*Problem details*. Please reproduce the material below, substituting "suit lapel" for every occurrence of "blazer lapel" and leaving everything else the same.

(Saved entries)

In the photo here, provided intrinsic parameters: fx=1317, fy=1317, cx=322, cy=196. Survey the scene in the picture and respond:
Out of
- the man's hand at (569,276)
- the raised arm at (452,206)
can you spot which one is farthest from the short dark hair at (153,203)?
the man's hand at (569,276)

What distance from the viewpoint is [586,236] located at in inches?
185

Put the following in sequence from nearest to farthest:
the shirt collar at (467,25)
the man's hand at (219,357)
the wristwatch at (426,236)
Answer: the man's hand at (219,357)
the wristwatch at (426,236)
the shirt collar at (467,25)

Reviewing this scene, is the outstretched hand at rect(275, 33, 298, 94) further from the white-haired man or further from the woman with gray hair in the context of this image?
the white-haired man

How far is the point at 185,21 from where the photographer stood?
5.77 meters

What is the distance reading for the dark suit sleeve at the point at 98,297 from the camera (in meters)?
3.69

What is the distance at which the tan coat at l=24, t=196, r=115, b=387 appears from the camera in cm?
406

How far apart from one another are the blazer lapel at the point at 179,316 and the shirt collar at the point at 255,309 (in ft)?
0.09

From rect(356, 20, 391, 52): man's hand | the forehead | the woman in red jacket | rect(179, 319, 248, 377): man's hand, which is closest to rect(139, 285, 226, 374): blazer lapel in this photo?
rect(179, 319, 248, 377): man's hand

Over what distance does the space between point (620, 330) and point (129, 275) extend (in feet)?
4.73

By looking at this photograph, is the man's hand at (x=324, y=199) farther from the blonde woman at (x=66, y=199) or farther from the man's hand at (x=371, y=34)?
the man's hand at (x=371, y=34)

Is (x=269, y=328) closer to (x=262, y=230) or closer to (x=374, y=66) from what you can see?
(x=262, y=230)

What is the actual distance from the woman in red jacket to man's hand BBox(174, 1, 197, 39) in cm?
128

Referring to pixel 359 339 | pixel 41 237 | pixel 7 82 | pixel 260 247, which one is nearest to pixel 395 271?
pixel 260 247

*Written solution*.
In the photo here, provided intrinsic parameters: fx=1317, fy=1317, cx=322, cy=196. Survey the scene in the picture and respond:
Out of
- the man's hand at (569,276)
- the raised arm at (452,206)
can you spot which one is farthest from the short dark hair at (153,203)?
the man's hand at (569,276)

What distance from the viewpoint is [586,236] located at in inches?
185

Put the following in sequence from nearest to farthest:
the shirt collar at (467,25)
the man's hand at (219,357)
the wristwatch at (426,236)
Answer: the man's hand at (219,357)
the wristwatch at (426,236)
the shirt collar at (467,25)

Reviewing this scene, is the outstretched hand at rect(275, 33, 298, 94) further from the white-haired man or further from the woman with gray hair in the context of this image?
the white-haired man

How far is the point at 185,21 from where the photographer stood?
5.77 meters

What is the distance reading for the dark suit sleeve at the point at 98,297 from the camera (in meters)?
3.69

What is the distance at which the tan coat at l=24, t=196, r=115, b=387 appears from the camera in cm?
406

How far apart from one another are the suit lapel at the point at 179,316 and the shirt collar at the point at 255,309 (in ft)?
0.09

From rect(356, 20, 391, 52): man's hand | the forehead | the woman in red jacket | rect(179, 319, 248, 377): man's hand, which is closest to rect(139, 285, 226, 374): suit lapel in this photo?
rect(179, 319, 248, 377): man's hand

Over what distance does the space between point (620, 330) and point (129, 275) extend (in feet)?
4.73

By looking at this photograph, is the man's hand at (x=324, y=199) farther from the blonde woman at (x=66, y=199) or farther from the man's hand at (x=371, y=34)?
the man's hand at (x=371, y=34)

Is (x=269, y=328) closer to (x=262, y=230) or closer to (x=374, y=66) from what you can see?
(x=262, y=230)

What is the actual distance from the woman in red jacket to man's hand BBox(174, 1, 197, 39) in cm?
128

Referring to pixel 359 339 | pixel 41 237 | pixel 7 82 | pixel 260 247, which one is nearest to pixel 395 271?
pixel 260 247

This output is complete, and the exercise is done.